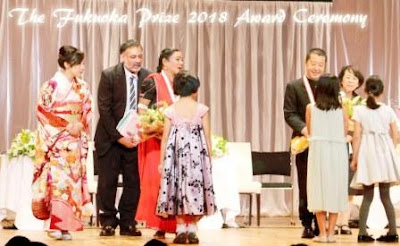 Pandwani singer Padmabhushan Dr Tejanbai honors International Fukuoka Art Award in Japan
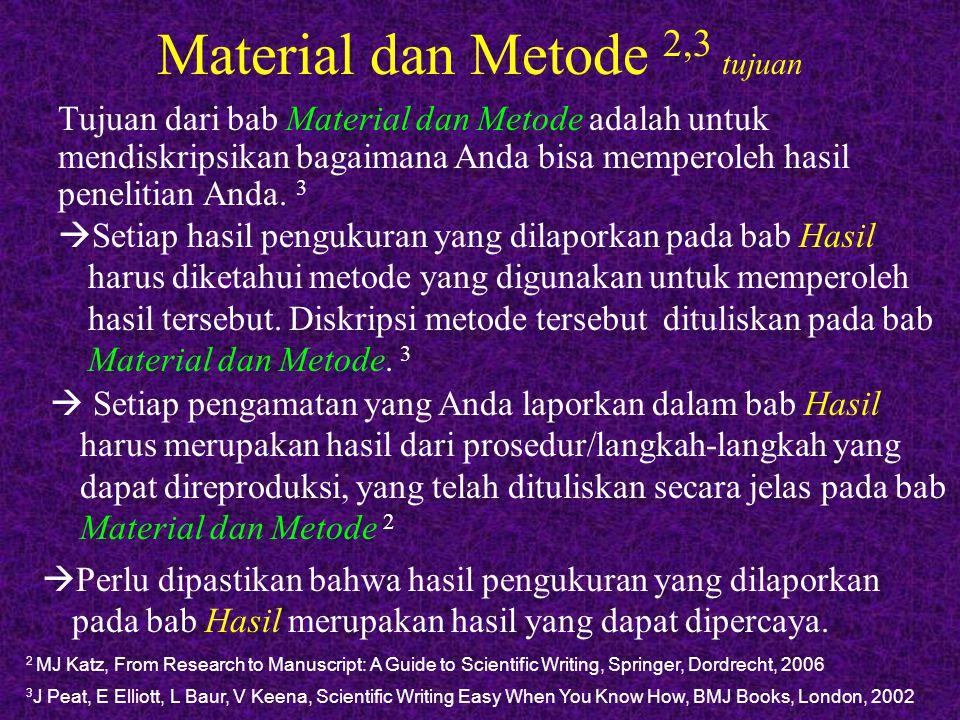 Material dan Metode 2,3 tujuan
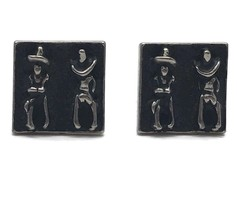 Vintage Mid Century Modern Cufflinks Stylized Cowboy Stick Figures Silve... - $18.66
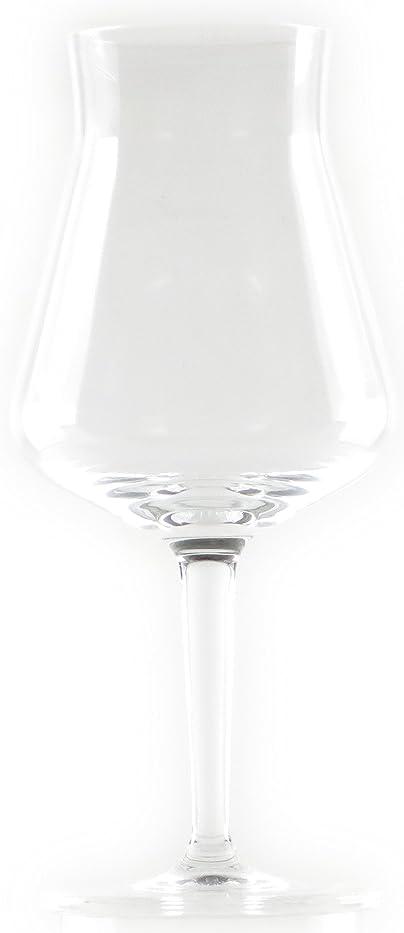 バルク判読できない遠近法ショット ツヴィーゼル ベーシックバーセレクション ウイスキーノージング 280cc ウイスキーテイスティンググラス 1脚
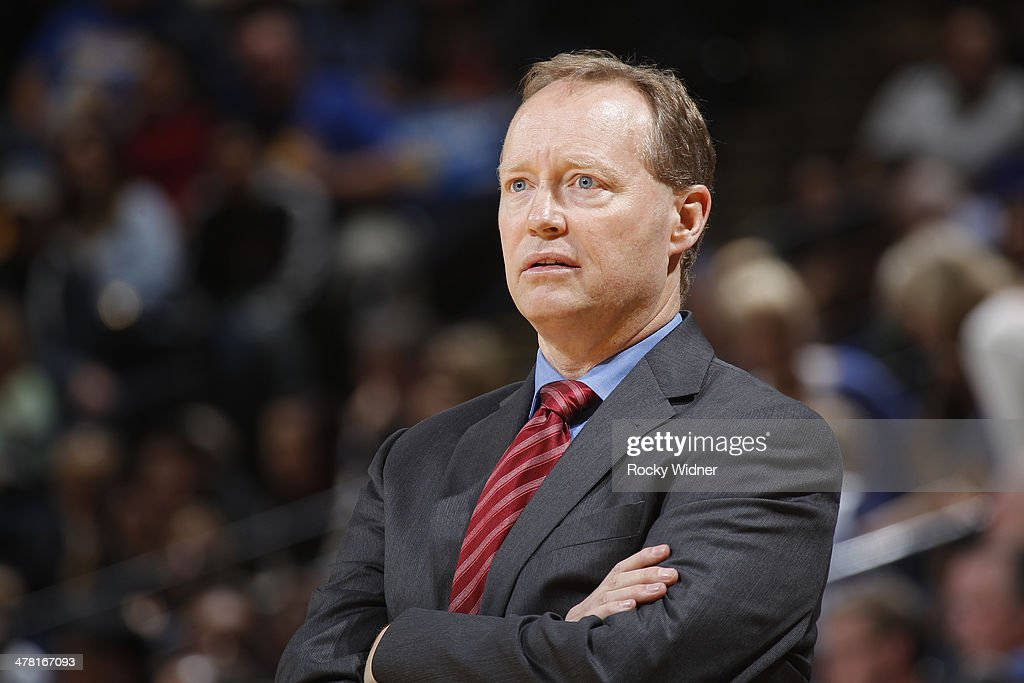 Head Coach Mike Budenholzer of the Atlanta Hawks during a game against the Golden State Warriors on March 7, 2014 at Oracle Arena in Oakland, California.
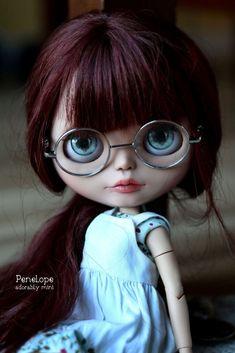 Blythe Doll #35: Penelope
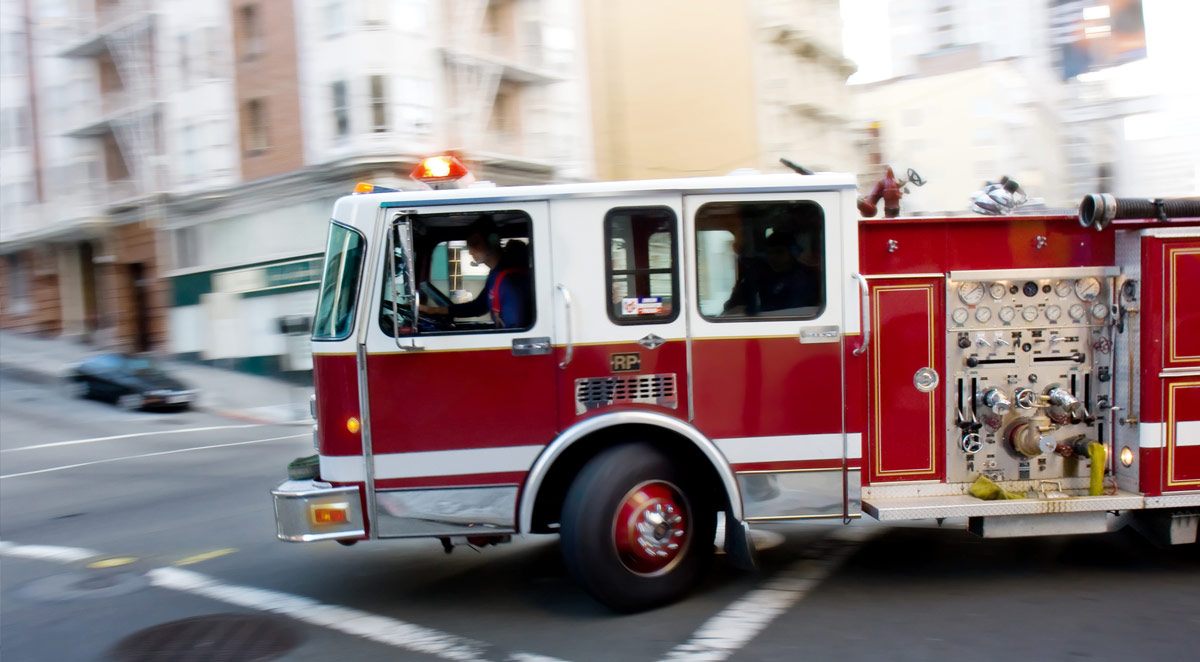 How Raising Situational Awareness Protects First Responders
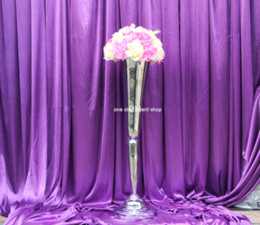 China tall mental centerpiece vases and wedding centerpiece and flower stand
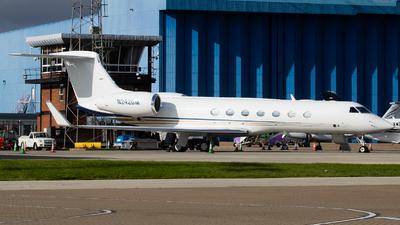 A picture of N242GM - Gulfstream G550 - [5123] - © Zach ldn_avphoto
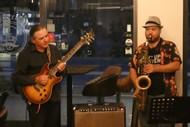 McNicoll Jazz Duo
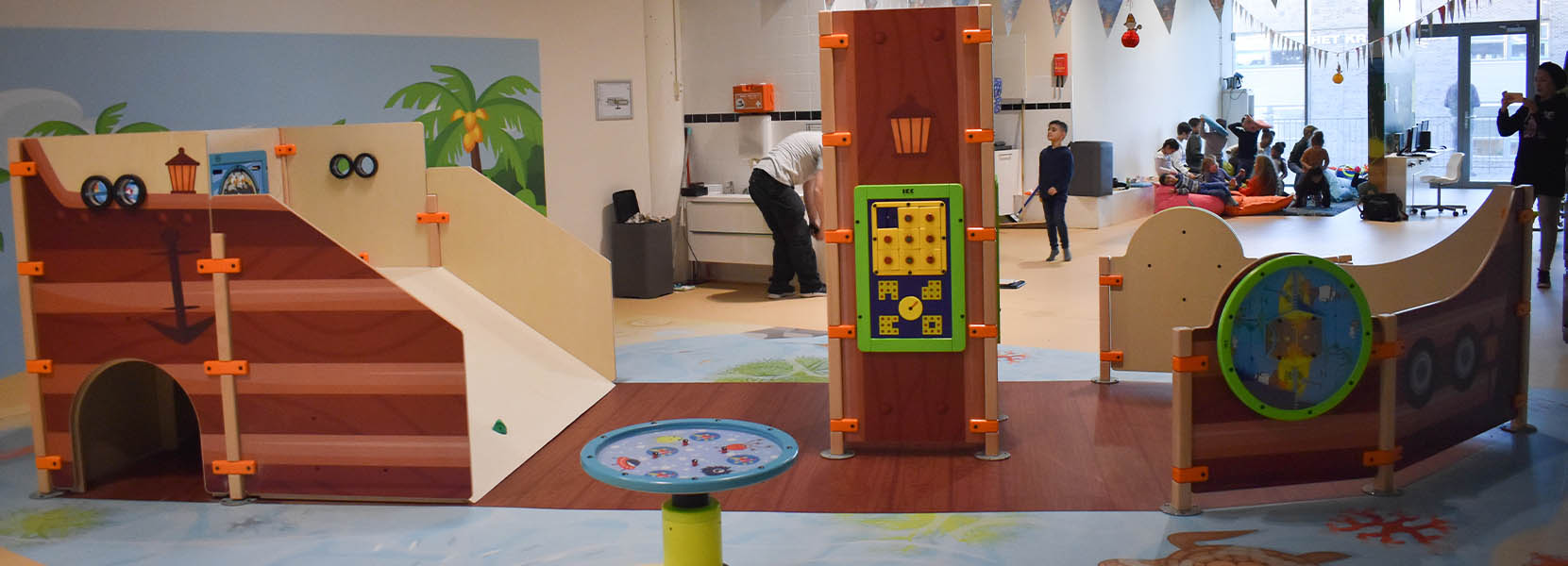 On this image you can see the play corner Ship ahoy in a daycare centre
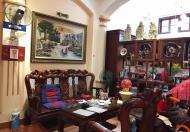 Bán biệt thự mini phố Thái Hà - Quận Đống Đa, bốn mặt thoáng, DT 65m2, MT 6.1m, giá 6.95 tỷ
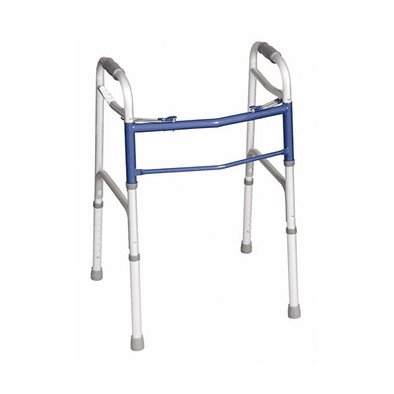 Carex Classics 2-Button Folding Walker - Senior.com walkers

*EXERCISE BRIEF*
Starting from the line with "Material dan Metode 2,3 tujuan" in the records above, repeat each line exactly until you have written the line with "China tall mental", then stop; drop the pictures.

*SOLUTION FOR THIS EXERCISE*
 Material dan Metode 2,3 tujuan
 Vintage Mid Century Modern Cufflinks Stylized Cowboy Stick Figures Silve... - $18.66
 バルク判読できない遠近法ショット ツヴィーゼル ベーシックバーセレクション ウイスキーノージング 280cc ウイスキーテイスティンググラス 1脚
 Head Coach Mike Budenholzer of the Atlanta Hawks during a game against the Golden State Warriors on March 7, 2014 at Oracle Arena in Oakland, California.
 Blythe Doll #35: Penelope
 How Raising Situational Awareness Protects First Responders
 China tall mental centerpiece vases and wedding centerpiece and flower stand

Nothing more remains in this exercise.